The most common estate plan that people opt for is a will. They create a document listing their assets, their chosen beneficiaries, their trusted executor, and backups. When they pass away, the will needs to be brought to court to be implemented.
This process is called probate, where the court oversees the execution of the will, from paying off the debts of the deceased to dividing the inheritances to the beneficiaries.
However, the probate process can be lengthy and expensive, which is why a lot of people opt to avoid it altogether. While probate is mandatory in most cases, there are things individuals can do during their estate planning to skip it.
Reduce the value of the estate.
Not all estates require probate. In many states, there is a threshold estate amount before probate is mandatory. In Minnesota, estates that amount to less than $75,000 do not require probate and can be collected via an affidavit.
One thing that can be done for an estate to skip probate is to reduce its value during life. Individuals can opt to give assets to their families, loved ones, or charities while they are living so that their estate gets smaller. If the estate falls below the threshold, they will no longer need the court system to distribute it, hence avoiding probate.

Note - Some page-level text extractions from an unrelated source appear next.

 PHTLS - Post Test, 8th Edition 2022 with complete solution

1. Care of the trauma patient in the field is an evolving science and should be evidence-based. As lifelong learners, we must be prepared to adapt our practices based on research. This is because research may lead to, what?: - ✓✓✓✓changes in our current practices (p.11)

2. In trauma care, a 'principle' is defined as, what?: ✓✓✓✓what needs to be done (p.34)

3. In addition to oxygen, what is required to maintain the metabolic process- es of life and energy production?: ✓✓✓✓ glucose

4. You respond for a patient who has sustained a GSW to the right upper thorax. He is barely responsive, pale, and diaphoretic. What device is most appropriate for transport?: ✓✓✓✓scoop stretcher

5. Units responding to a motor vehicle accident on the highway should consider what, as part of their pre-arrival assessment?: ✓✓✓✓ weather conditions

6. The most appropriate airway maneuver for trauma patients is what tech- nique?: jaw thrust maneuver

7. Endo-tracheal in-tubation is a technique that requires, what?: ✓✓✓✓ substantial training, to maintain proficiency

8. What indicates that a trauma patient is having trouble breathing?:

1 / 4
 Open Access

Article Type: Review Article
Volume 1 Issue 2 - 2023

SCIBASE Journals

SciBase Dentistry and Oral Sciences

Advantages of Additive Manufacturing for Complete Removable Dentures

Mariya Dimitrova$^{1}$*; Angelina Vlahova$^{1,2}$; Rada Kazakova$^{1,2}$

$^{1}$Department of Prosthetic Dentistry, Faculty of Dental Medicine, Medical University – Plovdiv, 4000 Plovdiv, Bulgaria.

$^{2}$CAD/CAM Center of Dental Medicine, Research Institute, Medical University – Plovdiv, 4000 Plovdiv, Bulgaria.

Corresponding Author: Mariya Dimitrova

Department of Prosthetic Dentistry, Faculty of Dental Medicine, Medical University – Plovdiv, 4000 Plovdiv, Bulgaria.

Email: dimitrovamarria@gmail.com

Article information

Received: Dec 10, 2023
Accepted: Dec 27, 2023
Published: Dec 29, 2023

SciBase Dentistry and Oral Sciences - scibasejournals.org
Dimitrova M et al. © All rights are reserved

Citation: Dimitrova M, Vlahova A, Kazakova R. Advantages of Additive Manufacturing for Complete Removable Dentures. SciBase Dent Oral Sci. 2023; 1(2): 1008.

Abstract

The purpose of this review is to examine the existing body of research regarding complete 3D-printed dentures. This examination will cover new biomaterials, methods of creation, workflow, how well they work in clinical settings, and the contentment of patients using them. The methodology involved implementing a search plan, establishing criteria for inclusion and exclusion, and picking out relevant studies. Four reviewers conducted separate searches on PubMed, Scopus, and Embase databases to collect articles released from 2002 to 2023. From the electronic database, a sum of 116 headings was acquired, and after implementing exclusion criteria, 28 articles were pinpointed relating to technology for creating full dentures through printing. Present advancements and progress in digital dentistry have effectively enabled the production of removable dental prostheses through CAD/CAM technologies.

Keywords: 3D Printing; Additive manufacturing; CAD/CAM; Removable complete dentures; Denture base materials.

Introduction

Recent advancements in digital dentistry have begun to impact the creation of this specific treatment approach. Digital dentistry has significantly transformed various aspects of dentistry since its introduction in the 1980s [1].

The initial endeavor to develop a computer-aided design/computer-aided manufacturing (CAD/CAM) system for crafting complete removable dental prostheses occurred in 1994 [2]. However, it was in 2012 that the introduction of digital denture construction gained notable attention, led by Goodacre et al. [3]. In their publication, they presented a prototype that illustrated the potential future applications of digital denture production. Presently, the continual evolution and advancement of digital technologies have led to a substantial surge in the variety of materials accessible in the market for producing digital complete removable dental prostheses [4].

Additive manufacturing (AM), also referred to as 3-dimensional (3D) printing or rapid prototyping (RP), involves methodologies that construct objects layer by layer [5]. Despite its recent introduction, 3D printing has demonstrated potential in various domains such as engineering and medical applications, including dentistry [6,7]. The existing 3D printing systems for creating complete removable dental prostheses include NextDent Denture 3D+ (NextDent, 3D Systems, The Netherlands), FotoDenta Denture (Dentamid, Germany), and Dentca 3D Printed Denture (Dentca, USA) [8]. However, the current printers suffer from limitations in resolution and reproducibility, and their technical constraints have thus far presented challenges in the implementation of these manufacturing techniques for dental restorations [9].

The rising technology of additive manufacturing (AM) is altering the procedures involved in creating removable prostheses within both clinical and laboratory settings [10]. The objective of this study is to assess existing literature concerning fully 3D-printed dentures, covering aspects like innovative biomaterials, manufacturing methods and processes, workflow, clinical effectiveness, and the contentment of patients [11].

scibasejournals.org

Add beneficiary designations to financial accounts.
Financial accounts like life insurance policies, 401ks, bank accounts, etc. have provisions that allow the account owner to list beneficiary designations. When they pass, the third-party company will transfer those assets to the named beneficiaries automatically by virtue of the private agreement. This process does not require probate.
Without listing beneficiary designations, however, the court will need to intervene to determine how to handle those assets and to whom they should be given.
Opt for a revocable trust estate plan.
In lieu of a will, individuals can also opt to create a revocable trust. In contrast to wills that are court documents, revocable trusts are private family entities that work outside the court system. Because of this, any asset in the trust can be automatically transferred to the beneficiaries without the need for probate.
A person can put everything they own in the family entity, such as their cars, real estate, financial assets, etc. Upon first death, the assets still remain in the trust, in the ownership of the trust beneficiaries.
If avoiding probate is a top priority, these three things can be set up so that assets can skip the court system and be transferred automatically — at no cost, no lengthy period, and no court intervention.